------ Text excerpt
Here, Martin argues that his removal from the vehicle was unreasonable because (1) marijuana possession was a minor offense under a statute that was later repealed and (2) he posed no immediate threat to the officers and never attempted to resist arrest. (Dkt. No. 31, Attach. 4 at 3-4.) However, because Officer Leiter believed that Martin was attempting to destroy evidence, the police had an interest in immediately stopping him from doing so. See Singleton v. City of Newburgh, 1 F.Supp.2d 306, 313 (S.D.N.Y. 1998) (“One factor justifying the use of force is the appearance that the suspect is secreting contraband which could be used as evidence in a criminal prosecution.”); cf. Kentucky v. King, 563 U.S. 452, 460 (2011) (“[T]he need ‘to prevent the imminent destruction of evidence' has long been recognized as a sufficient justification for a warrantless search.”) (quoting Brigham City v. Stuart, 547 U.S. 398, 403 (2006)). Destroying or concealing evidence that is believed to have use in a prospective prosecution is a felony offense. See N.Y. Penal L. § 215.40(2).
------------
------ Material provided
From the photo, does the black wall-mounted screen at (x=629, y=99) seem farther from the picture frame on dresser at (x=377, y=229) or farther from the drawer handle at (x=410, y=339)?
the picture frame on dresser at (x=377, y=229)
------------
> _Work to do_
1. Name every court case cited in the legal excerpt on Martin's removal from the vehicle.
2. Carry on the legal excerpt on Martin's removal from the vehicle from the point where it stops.

> _Answers per task_
1.
Singleton v. City of Newburgh, 1 F.Supp.2d 306 (S.D.N.Y. 1998)
Kentucky v. King, 563 U.S. 452 (2011)
Brigham City v. Stuart, 547 U.S. 398 (2006)

2.
Officer Leiter faced exigent circumstances-Martin was tossing marijuana into the snow-and he made a split-second judgment to remove Martin from the vehicle in order to prevent the further destruction of evidence. See Michigan v. Summers, 452 U.S. 692, 702-03 (1981) (recognizing that during “frantic efforts to conceal or destroy evidence,” the “risk of harm to both the police and the occupants is minimized if the officers routinely exercise unquestioned command of the situation”). Although Officer Leiter could have chosen more passive means, his conduct must be evaluated without “the 20/20 vision of hindsight.” Graham, 490 U.S. at 396. At the time he removed Martin from the vehicle, Officer Leiter could not have known the total quantity of marijuana in the vehicle, whether the vehicle's occupants possessed other drugs, or whether there were weapons in the vehicle. See Pennsylvania v. Mimms, 434 U.S. 106, 110 (1977) (acknowledging that the “inordinate risk confronting an officer as he approaches a person seated in an automobile” creates a “legitimate and weighty” interest in officer safety). Moreover, nothing in the record indicates that Officer Leiter positioned his knee against Martin's back with any amount of force more, or for any duration longer, than was necessary to stop the potential destruction of evidence and secure the situation: the dashboard video shows that approximately five seconds after Martin was removed from the vehicle, Officer Odendahl informed Officer Leiter that Martin was not destroying evidence; Officer Leiter positioned his knee off of Martin within about eighteen seconds after beginning to remove Martin from the vehicle; Officer Odendahl announced “sorry . . . it was a misunderstanding” within approximately twenty-two seconds after Martin's removal from the vehicle; and Officer Leiter began assisting Martin back into the vehicle less than one minute after his removal from it. (Dkt. No. 33, Ex. 1. at 9:40-10:40.) Therefore, given the unknown safety variables inherent to the traffic stop and the apparent destruction of evidence, no reasonable factfinder could conclude that Officer Leiter responded unreasonably.
2. Qualified Immunity
Even if Martin's Section 1983 claim against Officer Leiter had raised a genuine issue of material fact, Officer Leiter is entitled to qualified immunity.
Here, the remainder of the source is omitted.